Makary and Prasad did not provide any data analysis or evidence-based reasoning for why additional trials would be needed to continue seasonal approvals. In fact, the commentary had a total of only eight references, including an opinion piece Makary published in Newsweek and a New York Times article.
“We simply don’t know whether a healthy 52-year-old woman with a normal BMI who has had COVID-19 three times and has received six previous doses of a COVID-19 vaccine will benefit from the seventh dose,” they argue in their commentary.
Their new framework does not make any mention of what will happen if a more dangerous SARS-CoV-2 variant emerges. It also made no mention of vaccine usage in people who are in close contact with high-risk groups, such as ICU nurses or family members of immunocompromised people.
Context
Another lingering question from the framework is how easy it will be for people deemed at high risk to get access to seasonal shots. Makary and Prasad lay out a long list of conditions that would put people at risk of severe COVID-19 and therefore make them eligible for a seasonal booster.
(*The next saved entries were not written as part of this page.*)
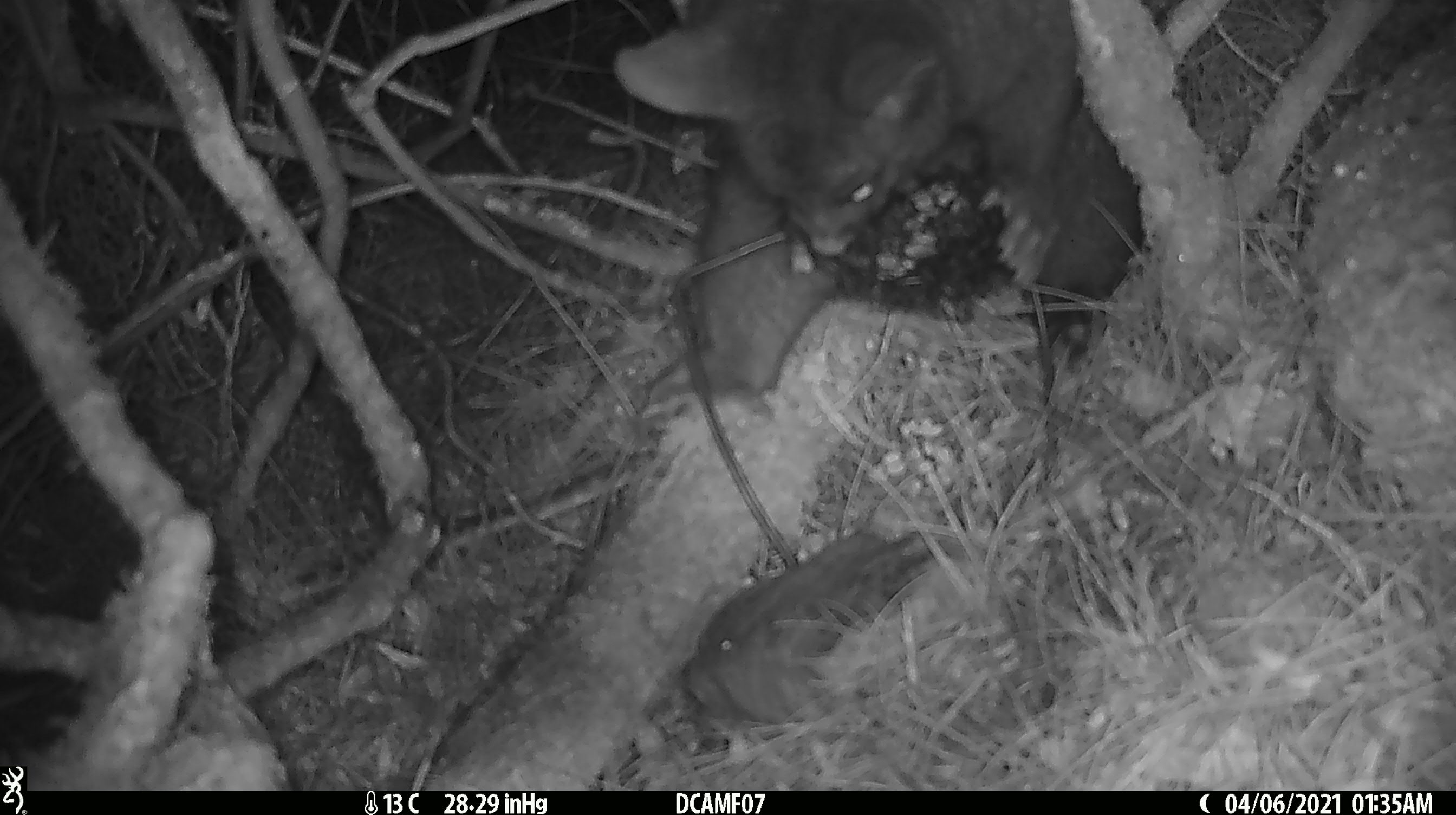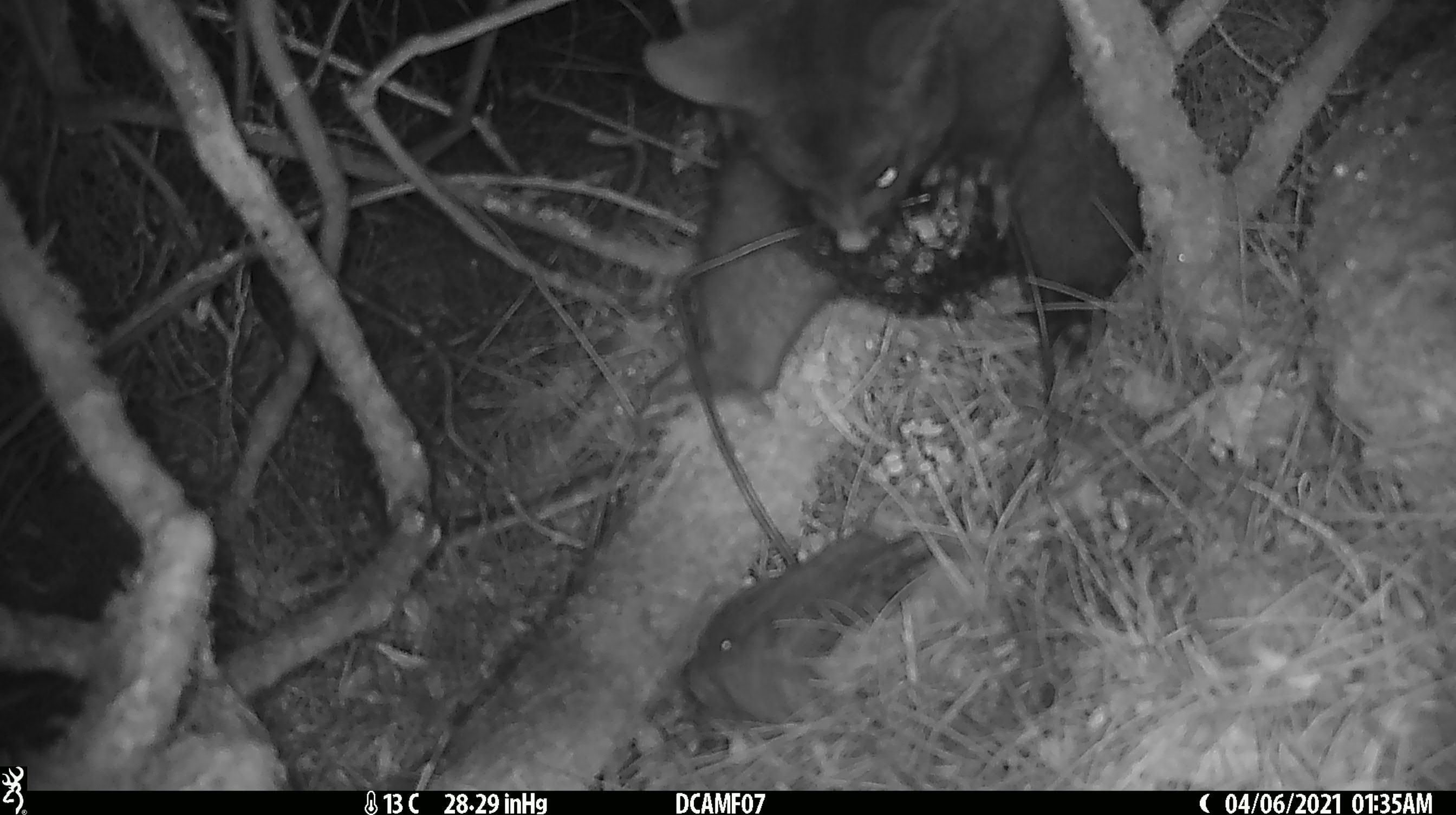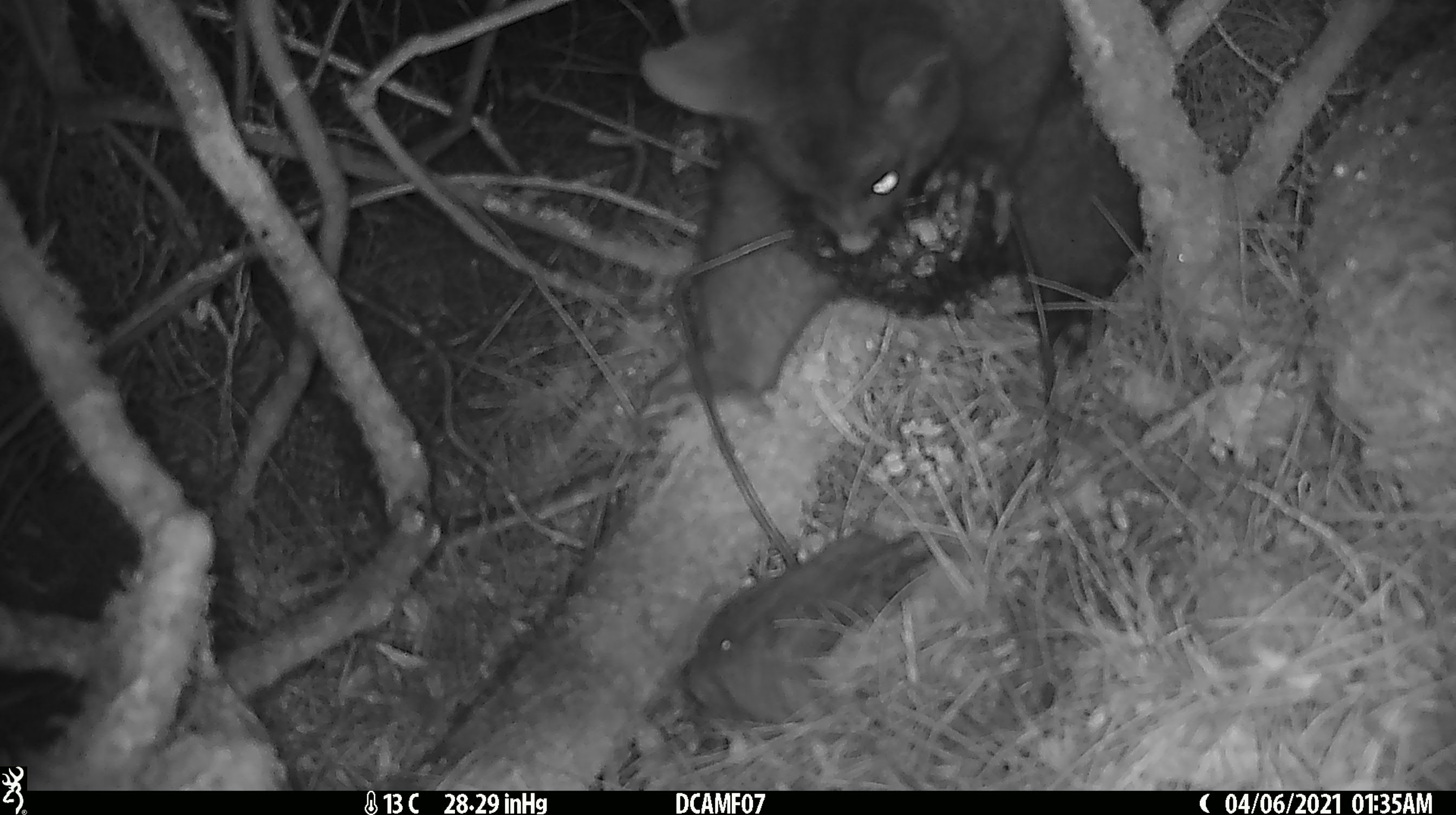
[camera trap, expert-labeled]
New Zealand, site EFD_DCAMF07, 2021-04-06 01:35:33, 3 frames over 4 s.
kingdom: Animalia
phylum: Chordata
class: Mammalia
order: Diprotodontia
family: Phalangeridae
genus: Trichosurus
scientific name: Trichosurus vulpecula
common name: common brushtail possum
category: possum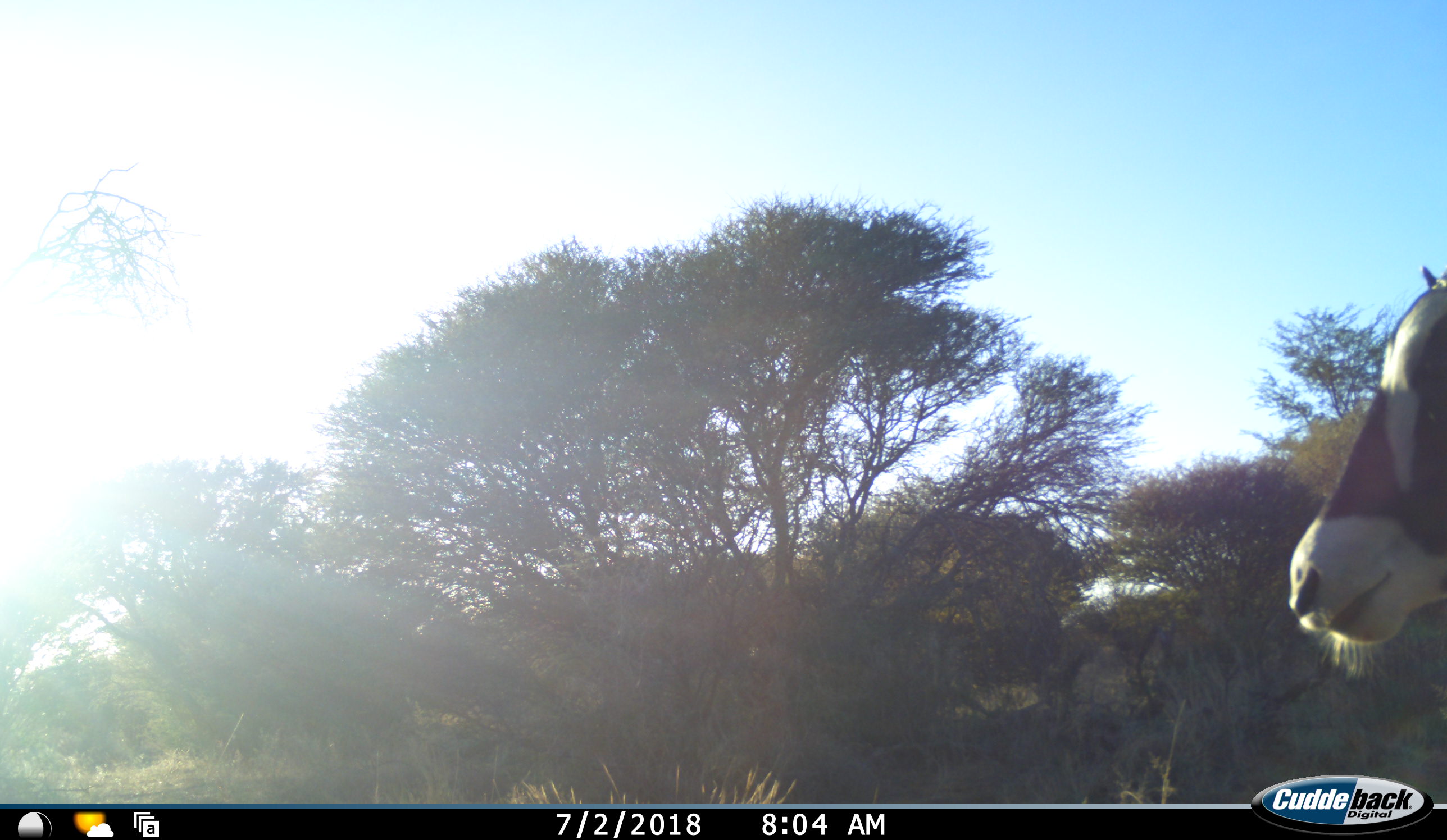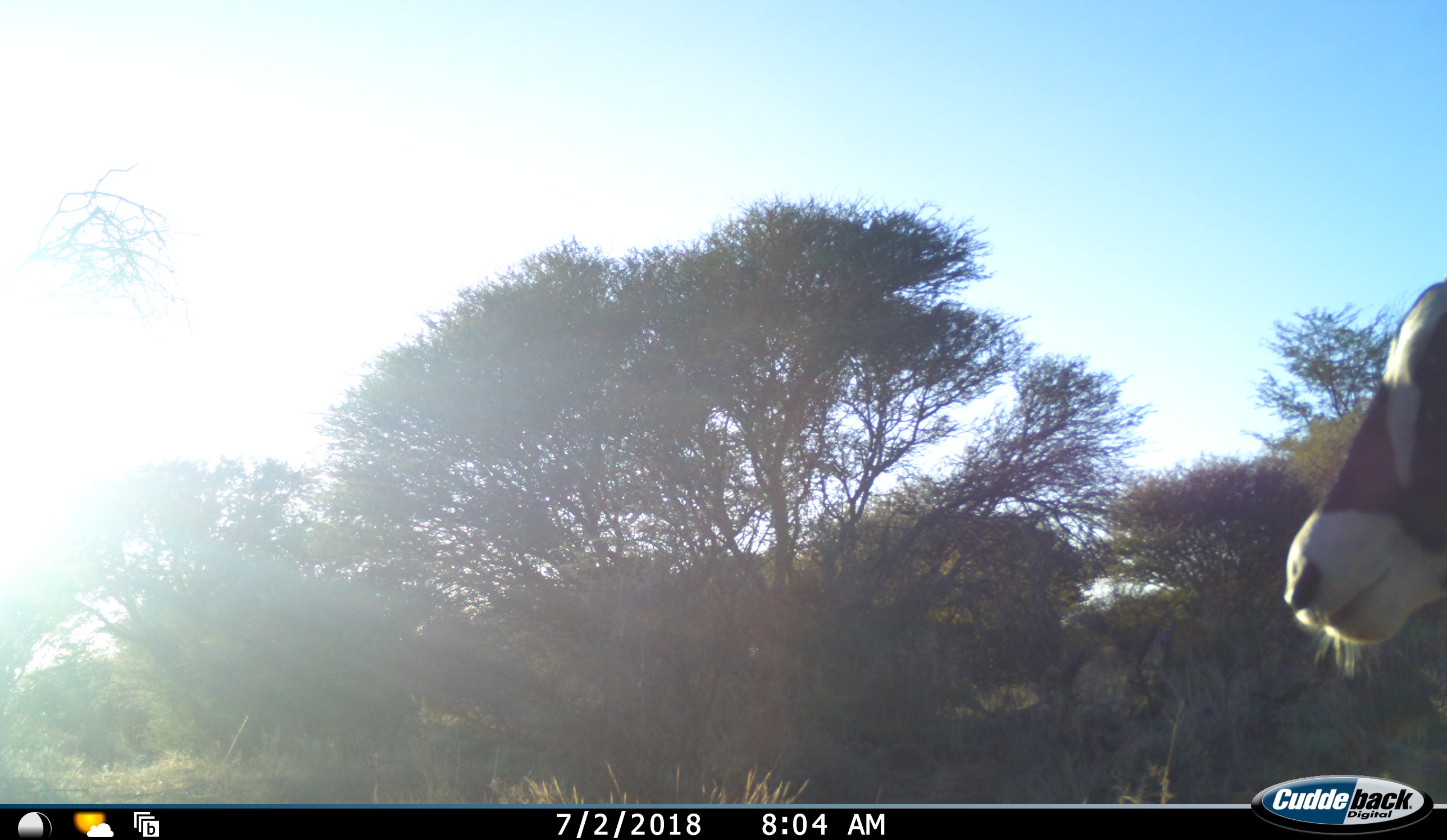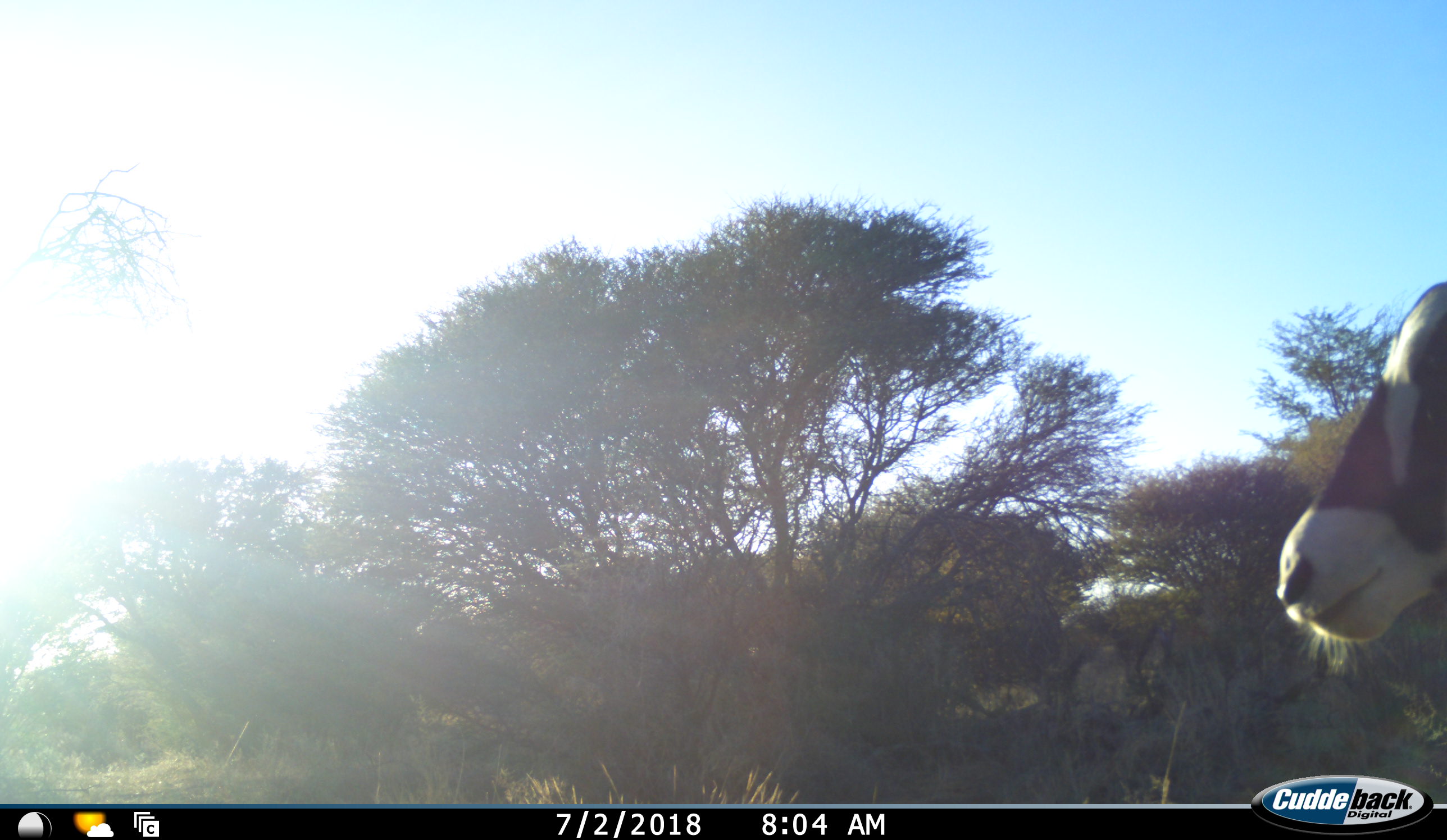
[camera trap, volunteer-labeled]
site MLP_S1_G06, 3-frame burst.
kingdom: Animalia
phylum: Chordata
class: Mammalia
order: Artiodactyla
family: Bovidae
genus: Oryx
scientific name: Oryx gazella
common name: gemsbok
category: oryx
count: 1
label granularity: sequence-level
The list includes: obesity; asthma; lung diseases; HIV; diabetes; pregnancy; gestational diabetes; heart conditions; use of corticosteroids; dementia; physical inactivity; mental health conditions, including depression; and smoking, current or former. The FDA leaders estimate that between 100 million and 200 million Americans will fit into the category of being at high risk. It’s unclear what such a large group of Americans will need to do to establish eligibility every year.